One lamb cries out for more than 20 seconds before it flops off the end of the conveyor belt and on to a rotating table. From there, it is shackled by its hind legs and hauled up to the ceiling on a hook, where it is left with a dozen others to ‘bleed out’ — another important part of the halal process.
Of course, no slaughter of an animal is easy to watch. But it is hard to remain dispassionate as I watch dozens of still-conscious animals bleeding to death, the floor covered by an inch of warm, frothy blood.
It's worth explaining that, if we implement that, nobody will have to go against his or her religious beliefs or commandments.
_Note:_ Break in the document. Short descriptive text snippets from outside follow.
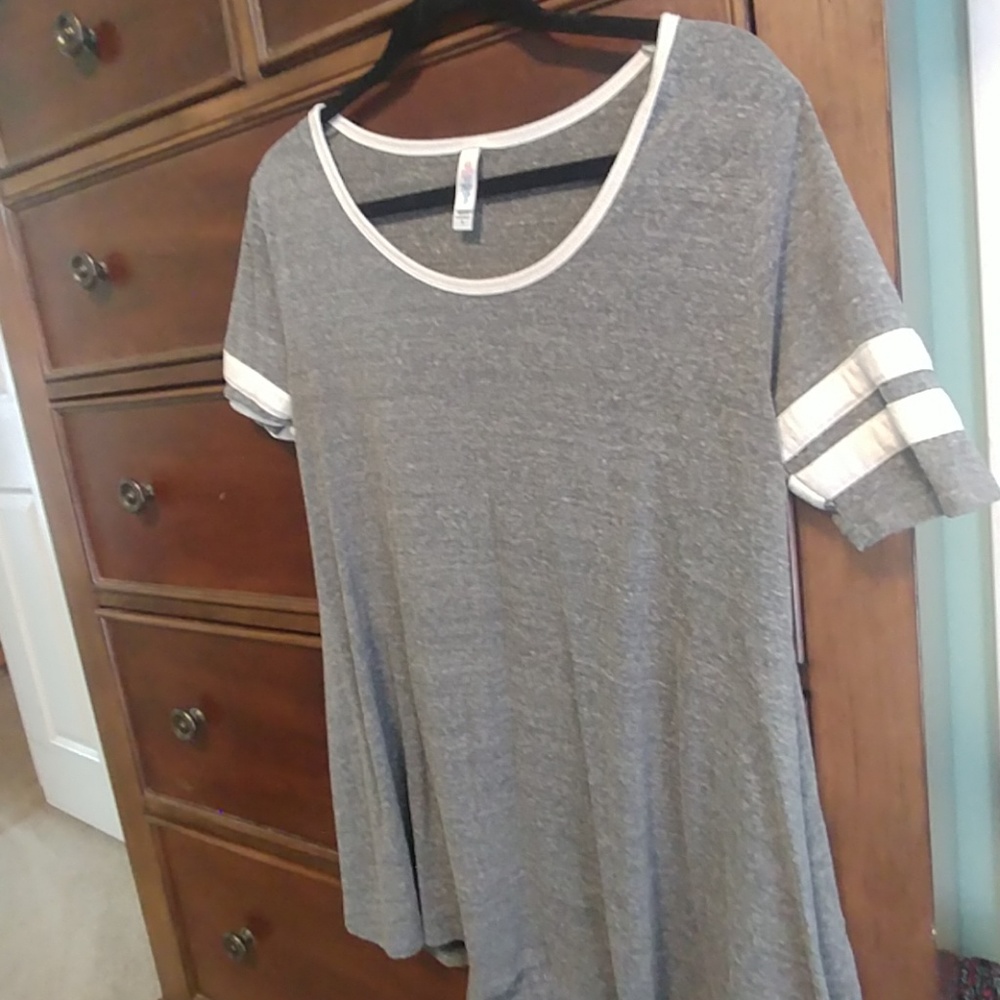 Perfect tee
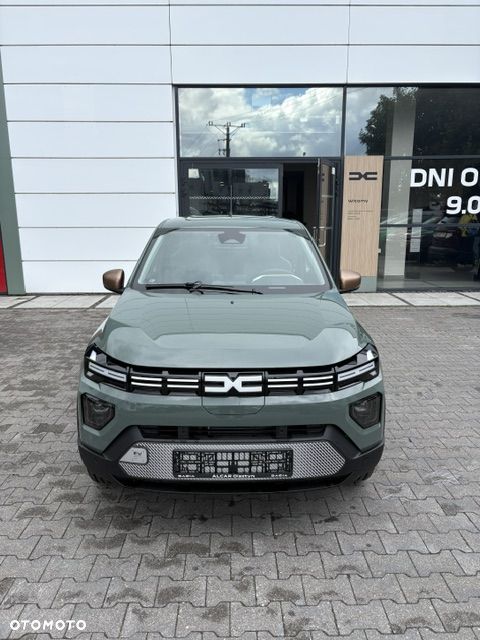 Dacia Spring Electric 24.3kWh 100 Extreme - 2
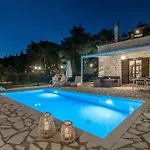 Villa Boscheto Tria *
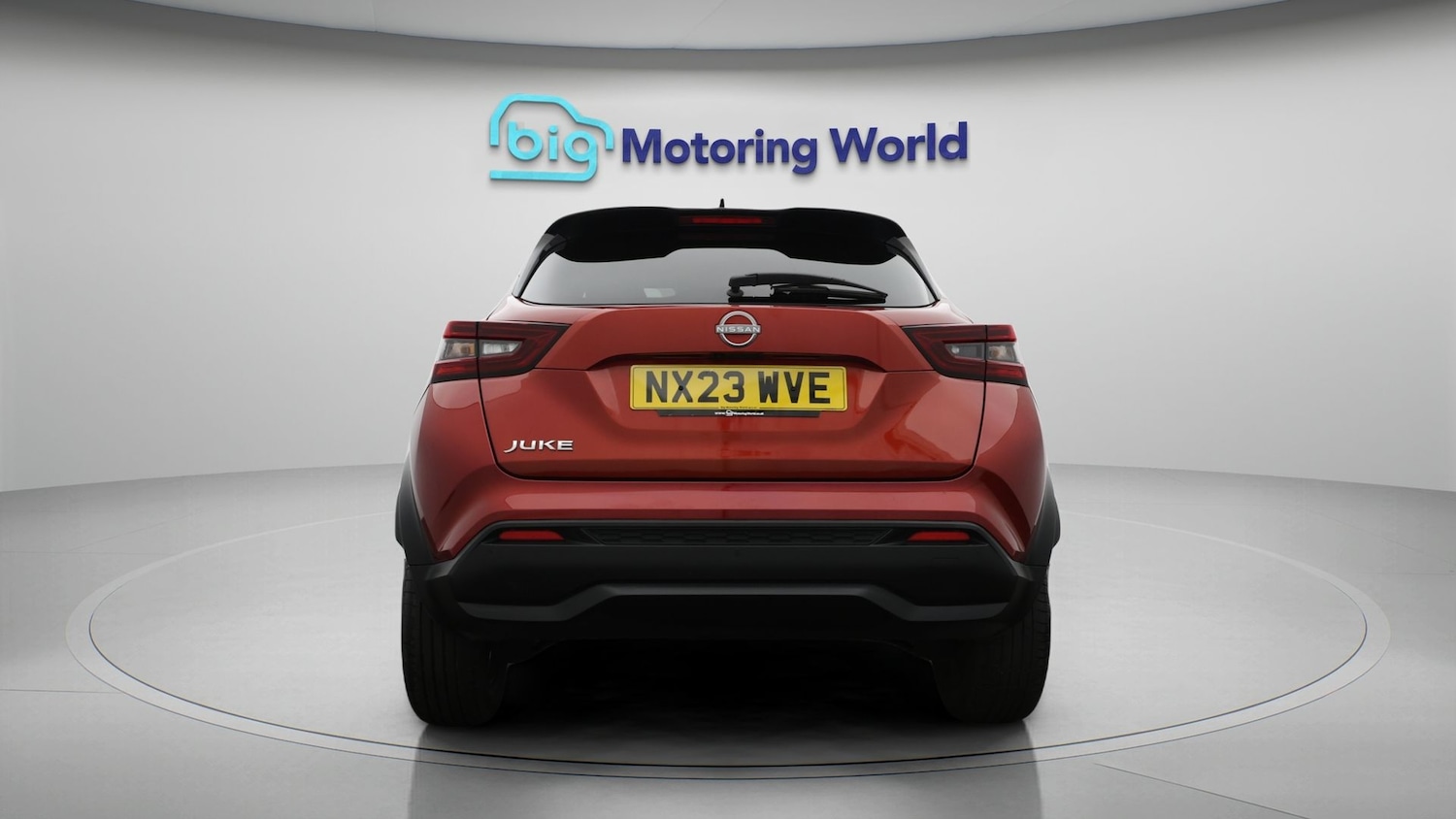 Used Nissan Juke 2023 for sale - 77969022: Photo 6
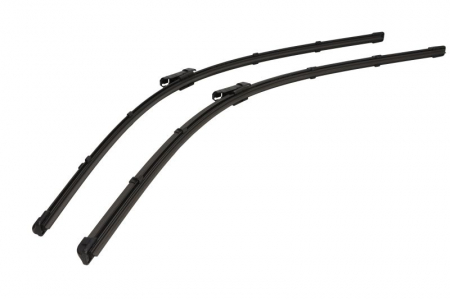 Accesorii auto - Lamela stergator fata (2 buc) Visioflex 750mm potrivit CUPRA BORN; VW ID.3 11.19-
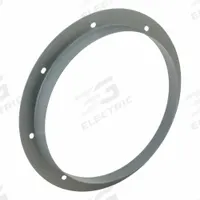 DAYTON Inlet Ring: Mfr Part # 22FV23. Key specifications — Product Type: Inlet Ring; Manufacturer Part Number: 22FV23.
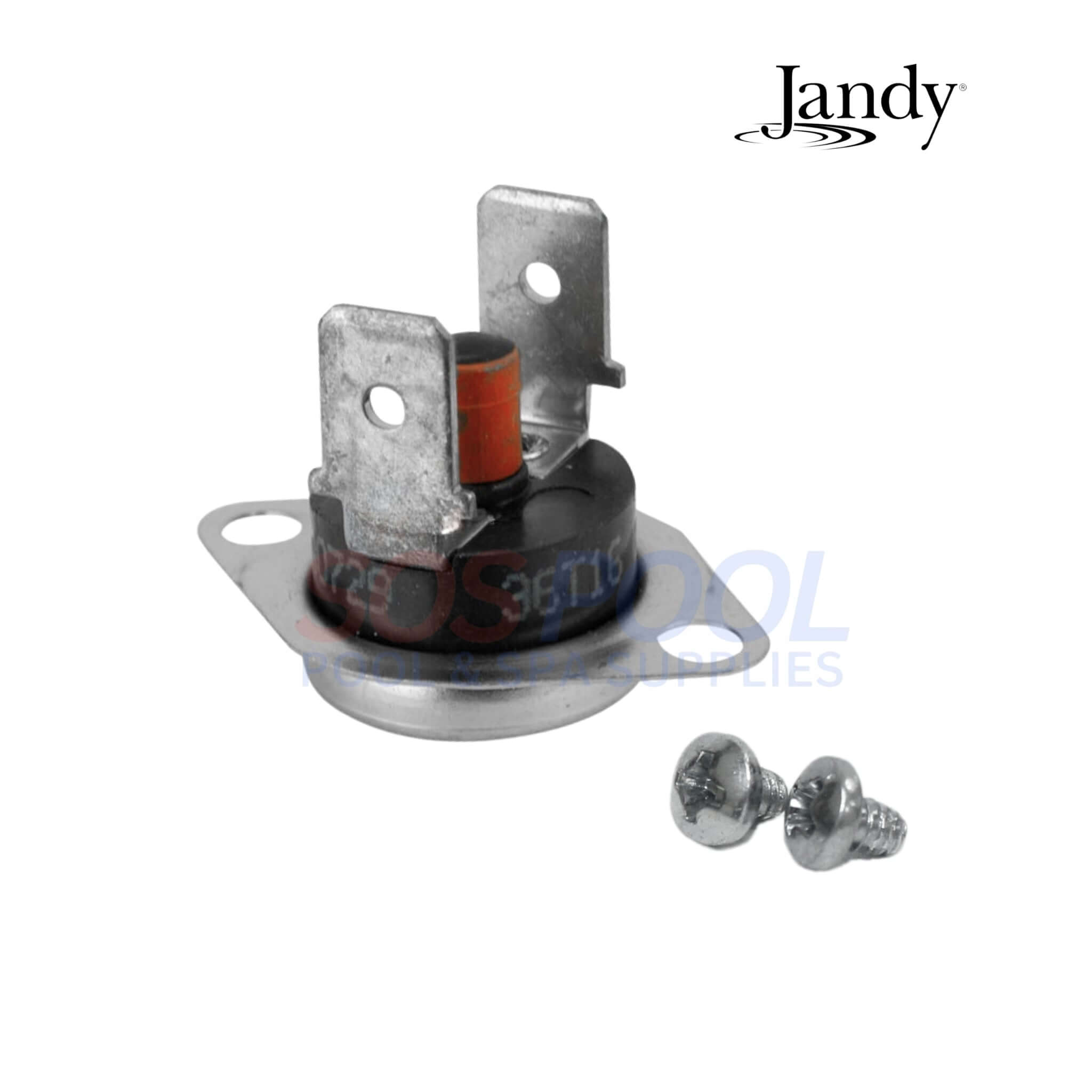JandyExhaustTempLimitSwitchFor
Islam specifically exempts its faithful from the obligation to eat halal food if none is available:
He hath only forbidden you dead meat, and blood, and the flesh of swine, and that on which any other name hath been invoked besides that of Allah. But if one is forced by necessity, without wilful disobedience, nor transgressing due limits,- then is he guiltless. For Allah is Oft-forgiving Most Merciful. Quran (002:173)Neither Islam nor Judaism prescribes meat consumption. If a follower of either faith does not want to eat non-permitted meat, he can be a vegetarian, thus also doing a favour to his heart and decreasing his risk of cancer.
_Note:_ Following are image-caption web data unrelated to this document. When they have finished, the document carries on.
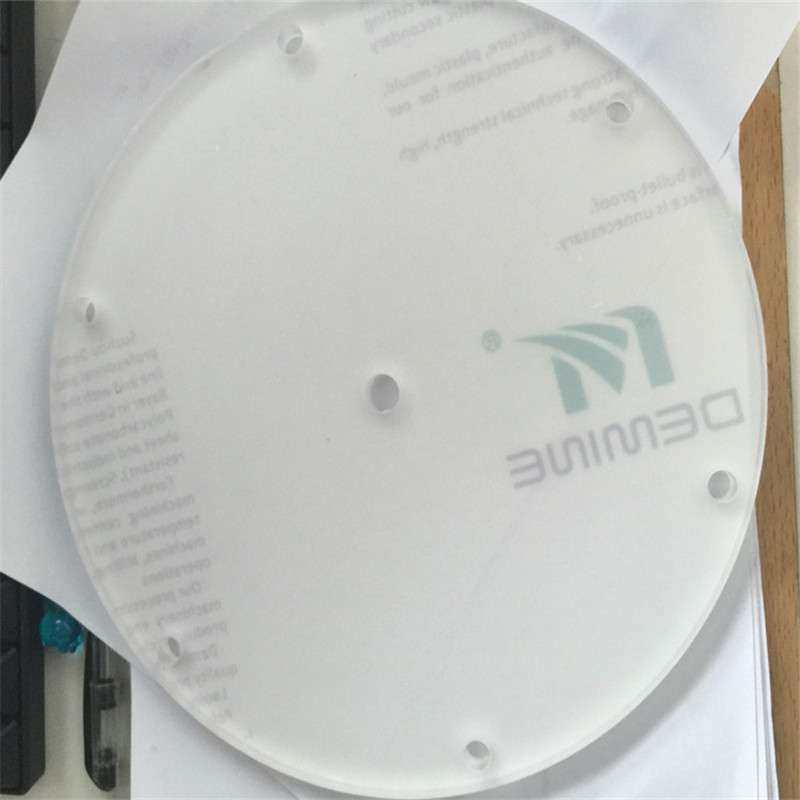 乳白色亚克力板瓷白有机玻璃板磨砂透光板PC扩散灯板奶白厚板加工,淘宝优惠券,粉丝福利购,淘宝优惠卷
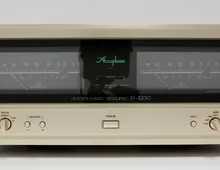 ACCUPHASE P-4200 P.I.A High-End Endstufe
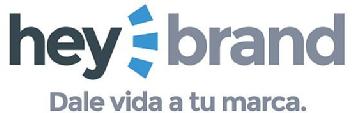 HEY BRAND DALE VIDA A TU MARCA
Interestingly, it's a major secular Jewish philosopher, Peter Singer, who has this recommendation for Muslims and his fellow Jews in his book Animal Liberation (Amazon UK) (Amazon USA) (page 155, The New York Review of Books, second edition):
Meanwhile, those who do not wish to eat meat slaughtered contrary to the current teachings of their religion have a simple alternative: not to eat meat at all. In making this suggestion, I am not asking more of religious believers than I ask of myself; it is only that the reasons for them to do it are stronger because of the additional suffering involved in producing the meat they eat.Jewish writer and Nobel Prize laureate Isaac Bashevis Singer, also a vegetarian, said: "I am not a vegetarian for my own health, but for the health of the chickens" and "every day is Treblinka for the animals". He wrote a very poignant short story, The Slaughterer, in which a compassionate man, Yoineh Meir, is appointed the town's ritual slaughterer in the old country, and obediently performs his duties but his life is turned into a living hell of nightmares and obsessions of blood and slaughter, until madness and drowning himself in the river become his final escape:
The killing of every beast, great or small, caused him as much pain as though he were cutting his own throat. Of all the punishments that could have been visited upon him, slaughtering was the worst.While we are waiting for the law to be changed to prohibit ritual slaughter, at the very least halal meat should not reach the non-Muslim market (and kosher the non-Jewish), and all meat from animals who were slaughtered when conscious should be clearly labelled as such. There is certainly a vast number of people who want clear labelling, knowledge and choice.